Toch volgt men deze laatste opvatting tegenwoordig niet meer. Dit komt omdat men aanneemt, dat ook een tefilla (gebed), dat zonder veel aandacht uitgesproken werd achteraf geldig en acceptabel is, hoewel men zich a priori moet realiseren, dat dawwenen zonder kawwana (aandacht) een gebed oplevert, dat is als een vogel zonder vleugels en weinig verheffende kracht heeft.
Verder schrijft de Toer, dat men met name bij de laatste woorden van iedere beracha van de achttien berachot van de Sjemonee Esree (het achttiengebed) veel aandacht moet hebben. Bij de bouw van het Misjkan (de reizende Tabernakel in de woestijn) staat achttien maal de frase, dat de Bnee Jisraeel (de Joden) exact volgden wat G’d aan Mosje had opgedragen. De negentiende beracha (die ongeveer 2000 jaar geleden werd ingesteld tegen de ketters en verraders onder het volk) staat tegenover de `alles samenvattende’ pasoek (vers): “En Mosje zag al het werk, en zie, ze hadden het uitgevoerd zoals G’d het had opgedragen, zo hadden ze het gemaakt”.

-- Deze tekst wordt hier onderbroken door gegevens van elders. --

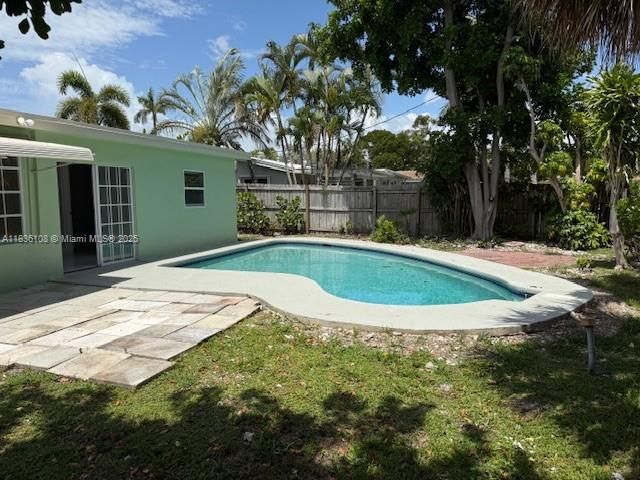 917 SE 15th Ct, Deerfield Beach, FL 33441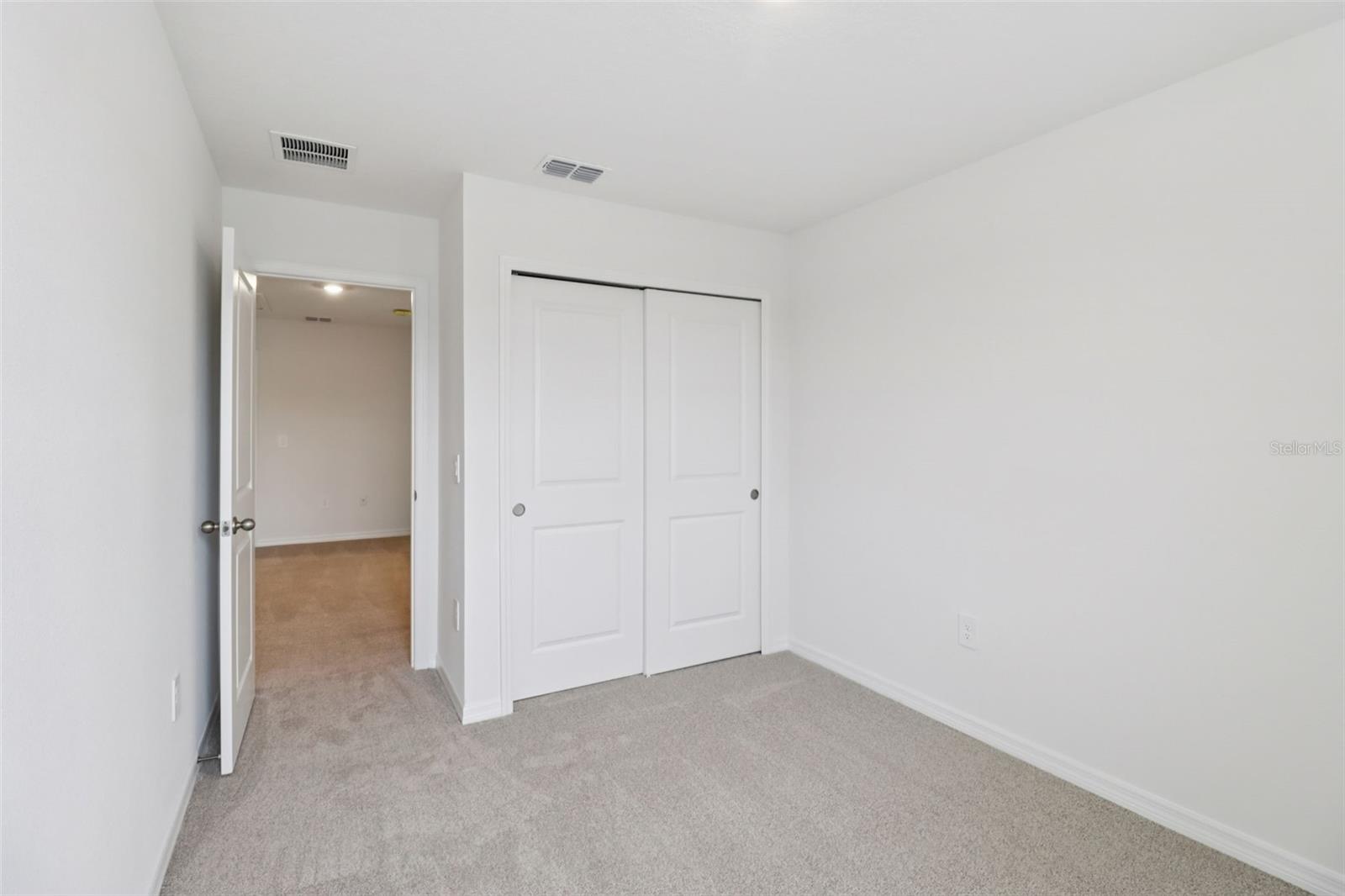 Image 17 of 28 For 690 Muhly Way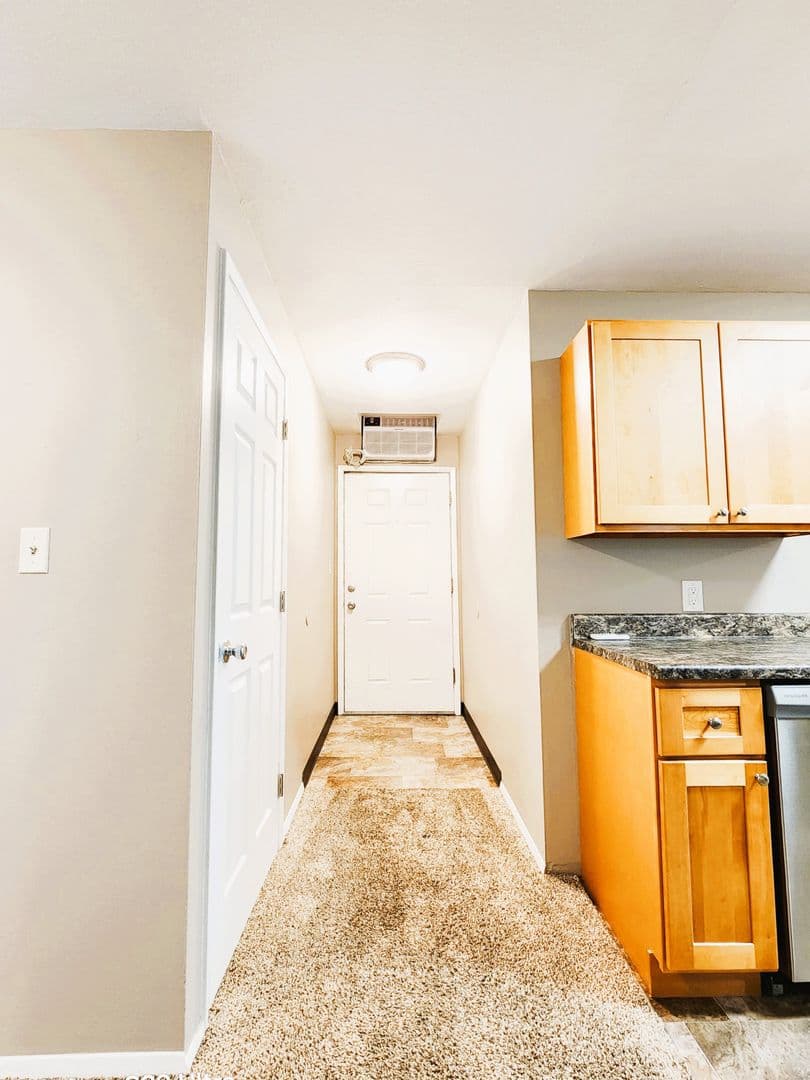 Richland Apartment: 160 Van Giesen
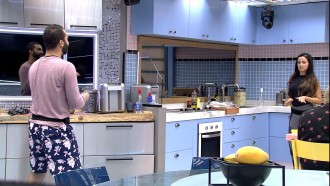 Gilberto e Juliette se animam e dançam na cozinha do BBB21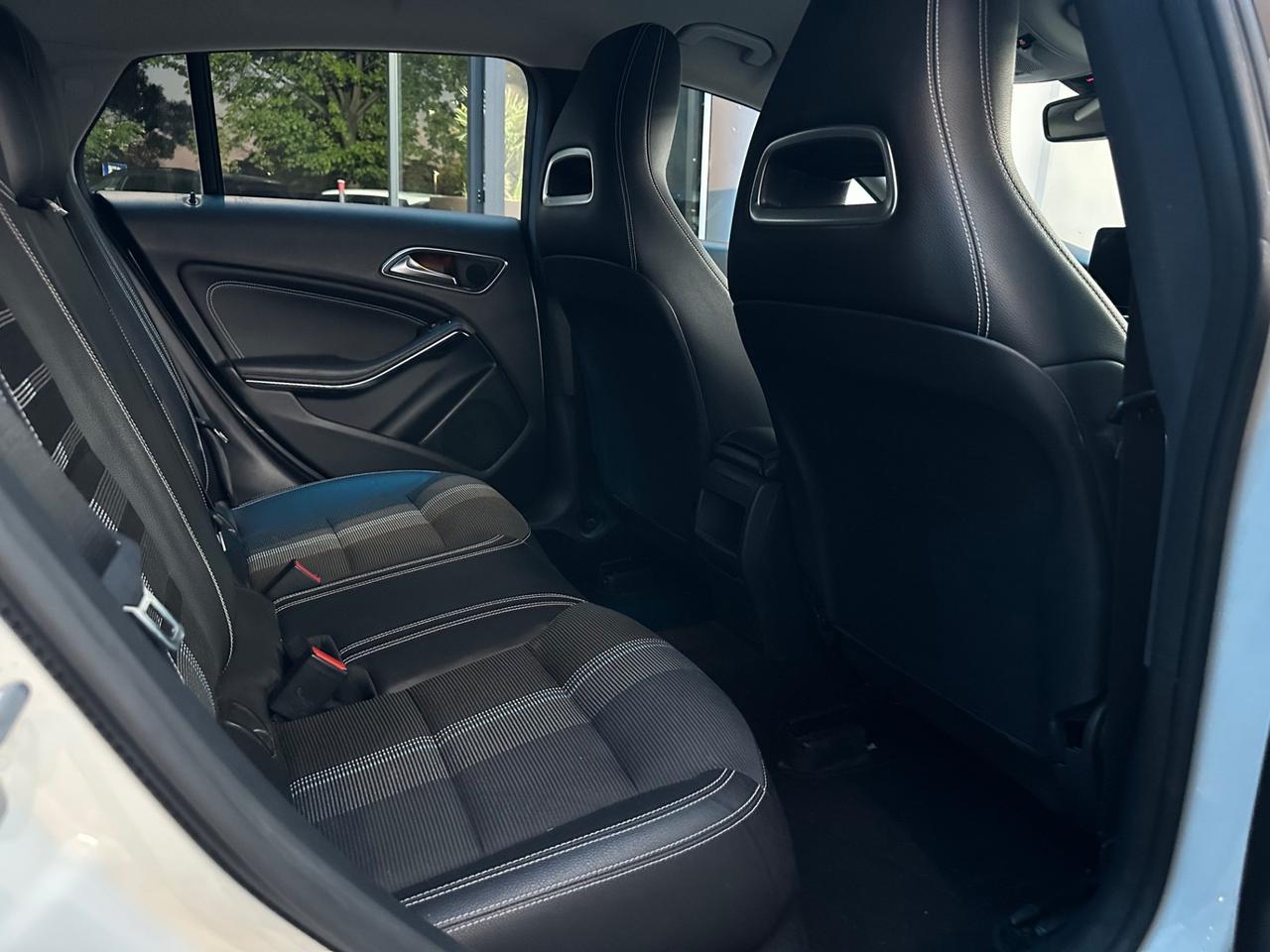 Mercedes-benz CLA 200 d S.W. Automatic Premium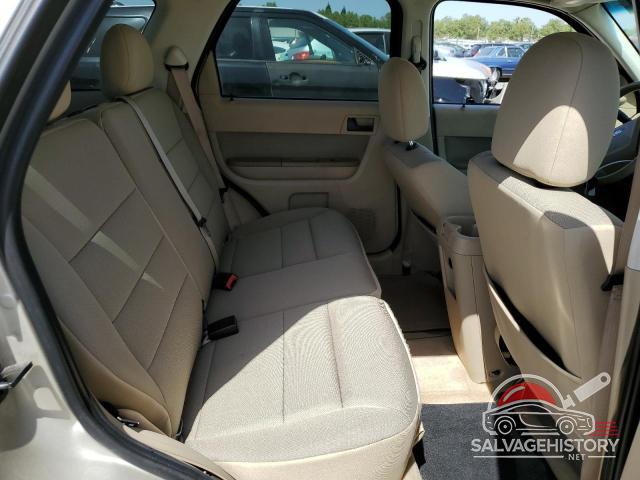 1FMCU0D76BKC63959 2011 FORD ESCAPE photo no. 10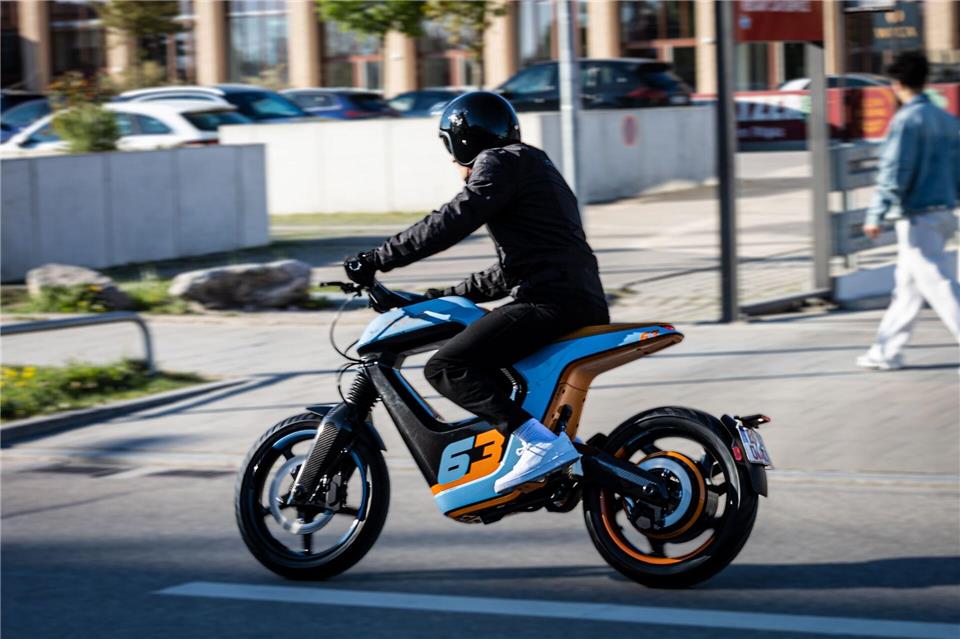 Auffälligstes Merkmal der Novus One ist der futuristische Carbon-Monocoque-Rahmen mit freiem Mittelteil.Daniel Wanner/Novus Urban Mobility/dpa-tmn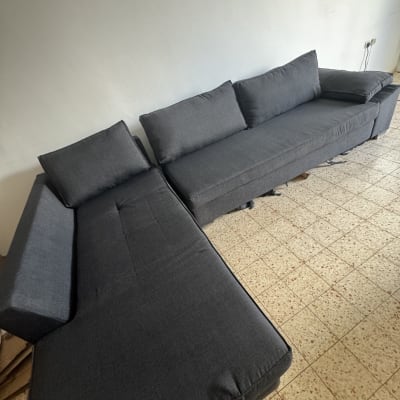 ספת בד פינתית בצבע אפור כהה בסלון לאחר ניקוי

Het aantal woorden, dat de bouw van de Tabernakel beschrijft zijn 113. Alle woorden aan het einde van de berachot van het Achttiengebed zijn bij elkaar ook 113 in getal. In de hele Tora komt het woord `lev’ – hart – ook 113 keer voor. Hiermee wordt aangegeven, dat ons gevoel en onze liefde een integraal onderdeel uitmaken van de bouw van een Heiligdom voor G’d in fysieke zin maar ook uitermate belangrijk ingredient vormen van onze gebeden. Kawwana betekent aandacht maar ook `zich richten’, zich richten op het Opperwezen en zich met G’d verbinden. En dit is de uiteindelijke bron van alle beracha.